Monday, August 8, 2011

Hacking the newsroom

[This is part 2 of the final pitch, which talks about the newsroom and business perspective. Part 1, detailing the newsreader perspective is here.]

Before anything else, there must be a 90 seconds theatrical promo:

Stop laughing at my amateurish video editing! This is my first ever ... even Bergman, Godard, Fellini started somewhere to be great! Jokes apart here's what REVEAL actually is all about:


Lets consider a hypothetical newsroom which uses REVEAL. A journalist gets hold a huge collection of classified documents that contains potentially sensitive information. Instead of painstakingly reading each line and jumping back to google to search relevant information - she uploads them to REVEAL and hits the pantry for her coffee. Reveal goes to work and automatically parses out names of pepole, places, organizations etc. Using the names it detected, REVEAL affixes thumbnail images with the mappings of the named entities with the documents. The journalist now sits back, sips the coffee and flips through the images looking for someone/something/some place that's interesting and jumps directly to the document when she finds her target.

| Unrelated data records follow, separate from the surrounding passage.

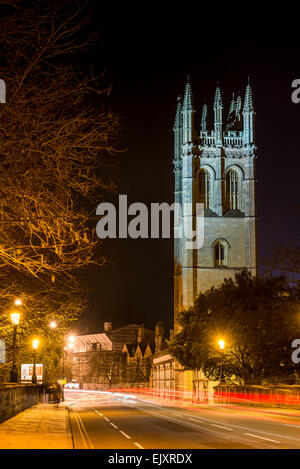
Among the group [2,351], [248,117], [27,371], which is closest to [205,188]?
[248,117]

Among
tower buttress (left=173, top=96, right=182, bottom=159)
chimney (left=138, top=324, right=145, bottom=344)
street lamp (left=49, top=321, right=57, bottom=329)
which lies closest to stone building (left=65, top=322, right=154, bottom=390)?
chimney (left=138, top=324, right=145, bottom=344)

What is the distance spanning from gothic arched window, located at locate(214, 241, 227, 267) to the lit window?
18.5 ft

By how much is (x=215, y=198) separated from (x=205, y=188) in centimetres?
242

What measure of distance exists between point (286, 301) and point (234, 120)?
51959 millimetres

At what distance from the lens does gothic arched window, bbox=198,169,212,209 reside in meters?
94.2

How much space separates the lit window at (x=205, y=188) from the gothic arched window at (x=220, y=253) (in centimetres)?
564

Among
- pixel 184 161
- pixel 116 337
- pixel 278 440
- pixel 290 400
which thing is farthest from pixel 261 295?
pixel 116 337

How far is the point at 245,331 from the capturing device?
54469 mm

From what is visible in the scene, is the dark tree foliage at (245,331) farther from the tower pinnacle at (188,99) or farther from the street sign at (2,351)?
the tower pinnacle at (188,99)

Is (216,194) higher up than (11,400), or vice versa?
(216,194)

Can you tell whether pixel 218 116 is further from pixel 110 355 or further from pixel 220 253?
pixel 110 355

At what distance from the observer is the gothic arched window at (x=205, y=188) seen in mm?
94250

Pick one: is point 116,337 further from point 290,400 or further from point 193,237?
point 290,400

But that's not all. In order to make the life much easier for the journalist - REVEAL uses the names and keywords from the document, to aggregates semantically related contents from the net - images, video, news, blog, wiki articles using open apis. Making the background context readily available, it allows the journalist focus solely on her analysis of the story.


What follows is an over the top ambitious plan for making lots of money - I mean the business plan.

Unearthing named entities involves doing tonnes of computationally intensive text analysis and for any sizable dataset we need a cloud based solution. While REVEAL will always be Free and Open Source Software, the business proposition is offering it as a service. Be a startup or a news corp, whoever deploys REVEAL at their site - they can offer it as a service to other news agencies/ organizations based on pay by usage model. Different packages can be offered based on when they want to share the information dug out from their documents.

Nothing like REVEAL exists today. The cohesive bond of unknown information on well known personalities and organizations, original content (the documents), expert opinion(journalist's view), user generated content(comments) and  aggregated content - will make REVEAL a dream product for generating ad-revenues. Features for lead generation is inbuilt into the system and the karma points based reader appreciation along with the 360 degree view of the world will ensure persistent traffic.

Now get me to Berlin Hackathon!
(398 words)

Most common names detected in Wikileaks cablegate files

Link to an incomplete implementation

2 comments:

Mark Reginald James said...

This is great. It could actually be used on any link-poor webpage to make it easier to view and access related information.

The social document deconstruction aspects would really help a newsroom collaborate to tease out meaning and significance. It should be a feature of Wikileaks.

It may even be able to work as a browser add-on rather than as a hosted service, making the magic happen automatically. See if you can work with other KMLL participants who are developing add-on-based Web annotation and comment systems.

Tathagata Dasgupta said...

Actually the annotation does not rely on mechanical turks (i.e. human readers) but on an information retrieval technique called Named Entity Extraction that AUTOMATICALLY pulls out the names. Human efforts would appear at a later stage - more like a teacher grading answer scripts. I ran the code on 36 megs of cablegate documents released December 2010 and found around thousands names of people, organizations and places.The auto-tagging took all night to complete on my 4gigs ram intel core 2 duo laptop. So a cloud is absolutely essential!